Mehta continues: ‘GCs are hired to be great lawyers and deal with risk. But then the inhouse team gets stuck doing BAU transactional work, and that means the inhouse team becomes a roadblock.’

Of course, could a law firm do this ‘complex work at scale’ instead? The short answer is: yes, and they do already.

Given that ALSPs remains a small percentage of all revenue earned in the commercial legal sector, and that not all complex work at scale is handled inhouse, then clearly notable amounts of this work are still being handled by law firms, whether using the main associate body, with or without a paralegal group sometimes assembled at short notice, or in a few cases via their own dedicated ALSP that they have built just for such work streams.

The Future

So, where does this go? They only started as an independent business in 2020 and are in effect owned by Carrick Capital, so they don’t need any more external cash, nor given their short existence outside of Axiom are they about to be sold (one presumes…).

The plan is clearly to keep growing, using the Integrated Law idea as a marketing pitch that promises a deep relationship with those who work with the ALSP. And certainly one gets the feeling now that ALSPs (or Law Companies if you prefer that term) have come of age, maturing into businesses that act no differently than law firms, albeit focused on only certain streams of work; and some might argue actually stick around for the long-term and are not just there for the occasional transaction.

But one area we haven’t looked at in detail is technology. If you are focused on process, whether it’s complex or not, then tech can help, as if something is repeated then parts of that workflow can be systematised, while if contracts are your focus then there is a ton of data to be extracted, shared, modelled, and compared against playbooks.

Now, while Mehta is clearly evangelical about the value of ALSPs in terms of the human dimension, when it comes to tech this site has to say the feelings picked up from Mehta seemed to be only lukewarm.  

You know a tech evangelist when you meet one. Their eyes light up at the words ‘automation’ or ‘unstructured data’, when asked about the pros and cons of NLP they look genuinely pained one moment and joyous the next. But, when asked about what tech tools Factor is using, including this site naming one that has had a deal with them, namely BlackBoiler – which helps you to redline docs with NLP based on historic review data, then he wasn’t exactly bubbling over with excitement.

He notes that he ‘believes’ they are working with BlackBoiler and that they ‘do a lot’ with Agiloft. Mehta adds that: ‘The immediate future is tech enabled, but if you look at automated driving then they are still backtracking. That doesn’t mean failure, it just means that cars get safer, but they are not self-driven.’
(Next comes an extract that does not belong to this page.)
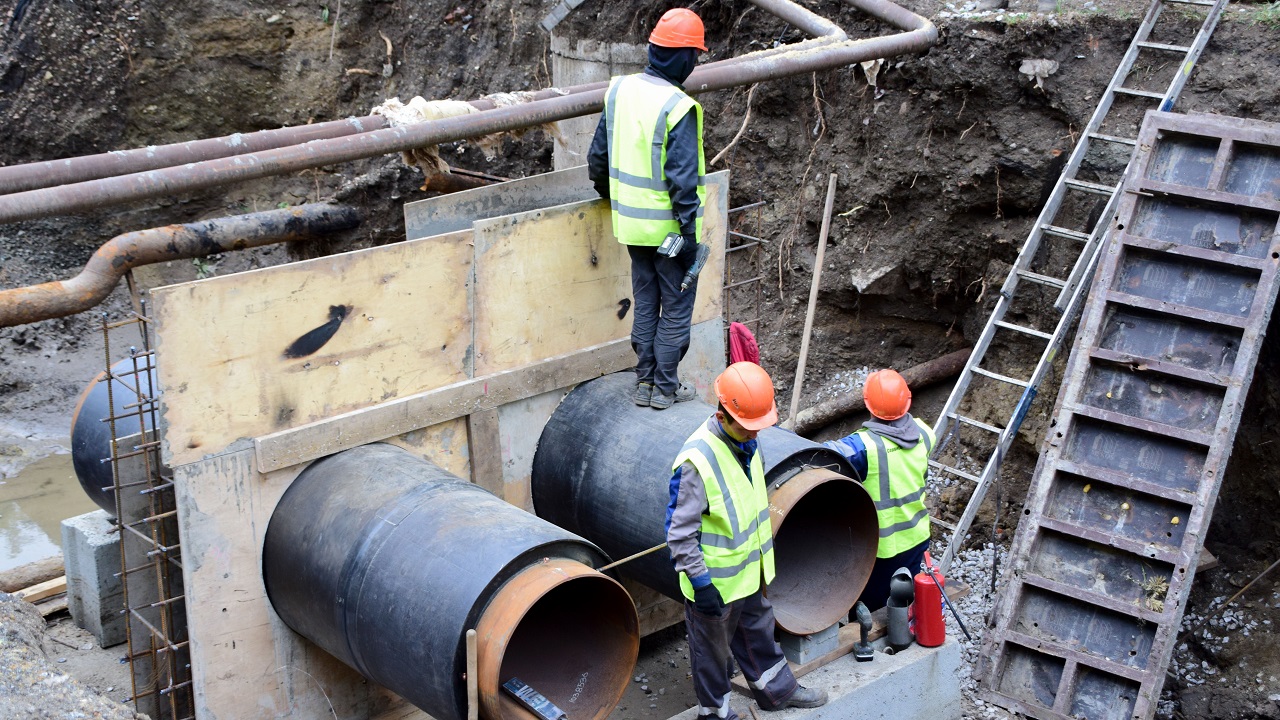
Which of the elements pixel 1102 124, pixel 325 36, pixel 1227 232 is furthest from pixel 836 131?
pixel 325 36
He also then notes that predictive coding for eDiscovery has only meant that the human reviewers have a better chance to find the right information, but importantly it doesn’t replace them.

Reading between the lines here one is tempted to guess that this view is understandable for a business based on people. ALSPs, ironically enough, although seen by many as disruptors of the status quo, are just as keen to keep the traditional human-centric business model as law firms. Factor really doesn’t want to turn into a tech company with some people at the back end doing ‘Quality Assurance’.

To conclude, the idea is to build more partnerships like the one with BT and just keep going, to build out the team further, and to keep focused on the people and the relationships.

Plus, one has to say, this really does feel like the right time for ALSPs to prosper. A growing number of cost-conscious GCs, educated in the world of legal ops, and working in a semi-recessionary environment, are looking for solutions to the complex work at scale challenge. Reaching out to ALSPs makes a lot of sense, and no doubt Factor will be more than happy to tell them about the Integrated Law philosophy and how it will help them to answer their questions.

Add their work to that of others, from Elevate to Johnson Hana and more, then things are looking bright for the world of ALSPs.